What is expected -
The answer must be an exact copy of the listing below.

────────

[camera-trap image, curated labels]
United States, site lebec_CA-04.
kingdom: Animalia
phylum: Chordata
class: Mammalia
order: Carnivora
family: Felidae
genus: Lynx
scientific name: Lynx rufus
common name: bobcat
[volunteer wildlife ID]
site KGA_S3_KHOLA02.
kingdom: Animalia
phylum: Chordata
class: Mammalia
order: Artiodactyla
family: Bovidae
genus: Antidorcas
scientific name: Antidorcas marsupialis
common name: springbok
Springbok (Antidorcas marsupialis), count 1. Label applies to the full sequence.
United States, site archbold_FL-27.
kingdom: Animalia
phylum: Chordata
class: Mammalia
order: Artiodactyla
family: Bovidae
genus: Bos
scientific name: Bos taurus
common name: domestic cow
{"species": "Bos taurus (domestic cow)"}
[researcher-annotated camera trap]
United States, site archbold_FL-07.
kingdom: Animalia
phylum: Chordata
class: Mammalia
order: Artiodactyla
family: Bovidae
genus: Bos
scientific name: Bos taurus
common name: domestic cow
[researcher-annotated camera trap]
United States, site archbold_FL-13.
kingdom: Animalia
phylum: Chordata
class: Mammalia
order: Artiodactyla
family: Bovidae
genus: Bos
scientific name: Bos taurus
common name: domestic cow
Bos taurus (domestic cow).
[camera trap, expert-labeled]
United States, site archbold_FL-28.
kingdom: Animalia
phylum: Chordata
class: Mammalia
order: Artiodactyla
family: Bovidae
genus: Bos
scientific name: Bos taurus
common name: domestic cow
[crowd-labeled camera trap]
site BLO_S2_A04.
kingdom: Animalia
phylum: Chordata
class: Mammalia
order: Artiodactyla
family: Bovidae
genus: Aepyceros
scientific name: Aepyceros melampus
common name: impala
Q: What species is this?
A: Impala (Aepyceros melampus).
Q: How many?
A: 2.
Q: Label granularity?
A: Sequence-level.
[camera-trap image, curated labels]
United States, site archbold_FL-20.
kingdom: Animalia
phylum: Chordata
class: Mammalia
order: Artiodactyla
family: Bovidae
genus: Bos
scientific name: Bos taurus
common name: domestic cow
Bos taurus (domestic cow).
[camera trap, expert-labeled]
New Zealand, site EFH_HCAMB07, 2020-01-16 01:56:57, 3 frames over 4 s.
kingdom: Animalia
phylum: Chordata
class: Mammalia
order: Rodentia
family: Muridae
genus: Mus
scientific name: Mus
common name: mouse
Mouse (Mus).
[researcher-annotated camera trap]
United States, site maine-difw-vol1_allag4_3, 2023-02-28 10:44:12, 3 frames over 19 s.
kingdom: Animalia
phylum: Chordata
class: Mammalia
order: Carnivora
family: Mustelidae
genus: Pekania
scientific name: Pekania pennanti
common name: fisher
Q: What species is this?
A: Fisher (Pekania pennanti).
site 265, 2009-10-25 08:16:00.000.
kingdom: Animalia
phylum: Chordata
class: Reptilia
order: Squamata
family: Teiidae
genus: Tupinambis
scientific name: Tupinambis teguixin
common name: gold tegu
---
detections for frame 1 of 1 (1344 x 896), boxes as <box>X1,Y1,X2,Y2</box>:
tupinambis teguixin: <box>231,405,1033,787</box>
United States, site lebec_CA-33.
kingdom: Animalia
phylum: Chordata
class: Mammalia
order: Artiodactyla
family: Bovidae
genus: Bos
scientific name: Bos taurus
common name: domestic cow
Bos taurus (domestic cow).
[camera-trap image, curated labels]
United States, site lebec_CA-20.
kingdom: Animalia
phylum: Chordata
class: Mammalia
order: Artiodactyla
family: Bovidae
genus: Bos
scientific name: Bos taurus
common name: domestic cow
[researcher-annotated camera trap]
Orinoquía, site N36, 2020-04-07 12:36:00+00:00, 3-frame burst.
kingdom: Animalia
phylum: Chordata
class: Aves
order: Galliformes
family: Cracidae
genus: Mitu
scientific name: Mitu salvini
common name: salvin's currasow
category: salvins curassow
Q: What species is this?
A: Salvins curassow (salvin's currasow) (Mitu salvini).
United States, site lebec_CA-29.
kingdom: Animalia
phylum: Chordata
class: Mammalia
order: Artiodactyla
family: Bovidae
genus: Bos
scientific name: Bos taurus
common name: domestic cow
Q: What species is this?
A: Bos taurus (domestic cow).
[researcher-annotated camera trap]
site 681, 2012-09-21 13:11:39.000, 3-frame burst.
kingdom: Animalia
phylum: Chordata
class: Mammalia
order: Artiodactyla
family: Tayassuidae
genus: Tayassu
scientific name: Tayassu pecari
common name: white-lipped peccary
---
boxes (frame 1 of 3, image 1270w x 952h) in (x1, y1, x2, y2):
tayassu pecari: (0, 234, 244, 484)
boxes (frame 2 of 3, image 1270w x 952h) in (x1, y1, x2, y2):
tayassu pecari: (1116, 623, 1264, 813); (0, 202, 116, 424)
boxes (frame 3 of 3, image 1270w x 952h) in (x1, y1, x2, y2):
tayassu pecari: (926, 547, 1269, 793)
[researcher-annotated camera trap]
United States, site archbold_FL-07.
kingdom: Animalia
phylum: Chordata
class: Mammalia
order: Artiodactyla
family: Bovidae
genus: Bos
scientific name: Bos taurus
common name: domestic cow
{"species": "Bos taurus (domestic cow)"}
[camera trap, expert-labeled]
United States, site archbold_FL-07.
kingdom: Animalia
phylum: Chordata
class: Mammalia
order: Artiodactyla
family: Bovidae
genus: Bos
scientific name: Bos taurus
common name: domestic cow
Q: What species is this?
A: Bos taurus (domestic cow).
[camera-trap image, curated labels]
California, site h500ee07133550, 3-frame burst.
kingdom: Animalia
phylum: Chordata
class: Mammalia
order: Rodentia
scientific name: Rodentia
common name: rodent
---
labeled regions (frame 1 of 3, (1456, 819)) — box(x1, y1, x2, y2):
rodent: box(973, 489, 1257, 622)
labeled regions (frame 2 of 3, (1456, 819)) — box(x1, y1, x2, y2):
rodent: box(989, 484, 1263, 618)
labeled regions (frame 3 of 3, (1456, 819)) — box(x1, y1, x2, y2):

────────

Answer -
[camera-trap image, curated labels]
United States, site lebec_CA-04.
kingdom: Animalia
phylum: Chordata
class: Mammalia
order: Carnivora
family: Felidae
genus: Lynx
scientific name: Lynx rufus
common name: bobcat
[volunteer wildlife ID]
site KGA_S3_KHOLA02.
kingdom: Animalia
phylum: Chordata
class: Mammalia
order: Artiodactyla
family: Bovidae
genus: Antidorcas
scientific name: Antidorcas marsupialis
common name: springbok
Springbok (Antidorcas marsupialis), count 1. Label applies to the full sequence.
United States, site archbold_FL-27.
kingdom: Animalia
phylum: Chordata
class: Mammalia
order: Artiodactyla
family: Bovidae
genus: Bos
scientific name: Bos taurus
common name: domestic cow
{"species": "Bos taurus (domestic cow)"}
[researcher-annotated camera trap]
United States, site archbold_FL-07.
kingdom: Animalia
phylum: Chordata
class: Mammalia
order: Artiodactyla
family: Bovidae
genus: Bos
scientific name: Bos taurus
common name: domestic cow
[researcher-annotated camera trap]
United States, site archbold_FL-13.
kingdom: Animalia
phylum: Chordata
class: Mammalia
order: Artiodactyla
family: Bovidae
genus: Bos
scientific name: Bos taurus
common name: domestic cow
Bos taurus (domestic cow).
[camera trap, expert-labeled]
United States, site archbold_FL-28.
kingdom: Animalia
phylum: Chordata
class: Mammalia
order: Artiodactyla
family: Bovidae
genus: Bos
scientific name: Bos taurus
common name: domestic cow
[crowd-labeled camera trap]
site BLO_S2_A04.
kingdom: Animalia
phylum: Chordata
class: Mammalia
order: Artiodactyla
family: Bovidae
genus: Aepyceros
scientific name: Aepyceros melampus
common name: impala
Q: What species is this?
A: Impala (Aepyceros melampus).
Q: How many?
A: 2.
Q: Label granularity?
A: Sequence-level.
[camera-trap image, curated labels]
United States, site archbold_FL-20.
kingdom: Animalia
phylum: Chordata
class: Mammalia
order: Artiodactyla
family: Bovidae
genus: Bos
scientific name: Bos taurus
common name: domestic cow
Bos taurus (domestic cow).
[camera trap, expert-labeled]
New Zealand, site EFH_HCAMB07, 2020-01-16 01:56:57, 3 frames over 4 s.
kingdom: Animalia
phylum: Chordata
class: Mammalia
order: Rodentia
family: Muridae
genus: Mus
scientific name: Mus
common name: mouse
Mouse (Mus).
[researcher-annotated camera trap]
United States, site maine-difw-vol1_allag4_3, 2023-02-28 10:44:12, 3 frames over 19 s.
kingdom: Animalia
phylum: Chordata
class: Mammalia
order: Carnivora
family: Mustelidae
genus: Pekania
scientific name: Pekania pennanti
common name: fisher
Q: What species is this?
A: Fisher (Pekania pennanti).
site 265, 2009-10-25 08:16:00.000.
kingdom: Animalia
phylum: Chordata
class: Reptilia
order: Squamata
family: Teiidae
genus: Tupinambis
scientific name: Tupinambis teguixin
common name: gold tegu
---
detections for frame 1 of 1 (1344 x 896), boxes as <box>X1,Y1,X2,Y2</box>:
tupinambis teguixin: <box>231,405,1033,787</box>
United States, site lebec_CA-33.
kingdom: Animalia
phylum: Chordata
class: Mammalia
order: Artiodactyla
family: Bovidae
genus: Bos
scientific name: Bos taurus
common name: domestic cow
Bos taurus (domestic cow).
[camera-trap image, curated labels]
United States, site lebec_CA-20.
kingdom: Animalia
phylum: Chordata
class: Mammalia
order: Artiodactyla
family: Bovidae
genus: Bos
scientific name: Bos taurus
common name: domestic cow
[researcher-annotated camera trap]
Orinoquía, site N36, 2020-04-07 12:36:00+00:00, 3-frame burst.
kingdom: Animalia
phylum: Chordata
class: Aves
order: Galliformes
family: Cracidae
genus: Mitu
scientific name: Mitu salvini
common name: salvin's currasow
category: salvins curassow
Q: What species is this?
A: Salvins curassow (salvin's currasow) (Mitu salvini).
United States, site lebec_CA-29.
kingdom: Animalia
phylum: Chordata
class: Mammalia
order: Artiodactyla
family: Bovidae
genus: Bos
scientific name: Bos taurus
common name: domestic cow
Q: What species is this?
A: Bos taurus (domestic cow).
[researcher-annotated camera trap]
site 681, 2012-09-21 13:11:39.000, 3-frame burst.
kingdom: Animalia
phylum: Chordata
class: Mammalia
order: Artiodactyla
family: Tayassuidae
genus: Tayassu
scientific name: Tayassu pecari
common name: white-lipped peccary
---
boxes (frame 1 of 3, image 1270w x 952h) in (x1, y1, x2, y2):
tayassu pecari: (0, 234, 244, 484)
boxes (frame 2 of 3, image 1270w x 952h) in (x1, y1, x2, y2):
tayassu pecari: (1116, 623, 1264, 813); (0, 202, 116, 424)
boxes (frame 3 of 3, image 1270w x 952h) in (x1, y1, x2, y2):
tayassu pecari: (926, 547, 1269, 793)
[researcher-annotated camera trap]
United States, site archbold_FL-07.
kingdom: Animalia
phylum: Chordata
class: Mammalia
order: Artiodactyla
family: Bovidae
genus: Bos
scientific name: Bos taurus
common name: domestic cow
{"species": "Bos taurus (domestic cow)"}
[camera trap, expert-labeled]
United States, site archbold_FL-07.
kingdom: Animalia
phylum: Chordata
class: Mammalia
order: Artiodactyla
family: Bovidae
genus: Bos
scientific name: Bos taurus
common name: domestic cow
Q: What species is this?
A: Bos taurus (domestic cow).
[camera-trap image, curated labels]
California, site h500ee07133550, 3-frame burst.
kingdom: Animalia
phylum: Chordata
class: Mammalia
order: Rodentia
scientific name: Rodentia
common name: rodent
---
labeled regions (frame 1 of 3, (1456, 819)) — box(x1, y1, x2, y2):
rodent: box(973, 489, 1257, 622)
labeled regions (frame 2 of 3, (1456, 819)) — box(x1, y1, x2, y2):
rodent: box(989, 484, 1263, 618)
labeled regions (frame 3 of 3, (1456, 819)) — box(x1, y1, x2, y2):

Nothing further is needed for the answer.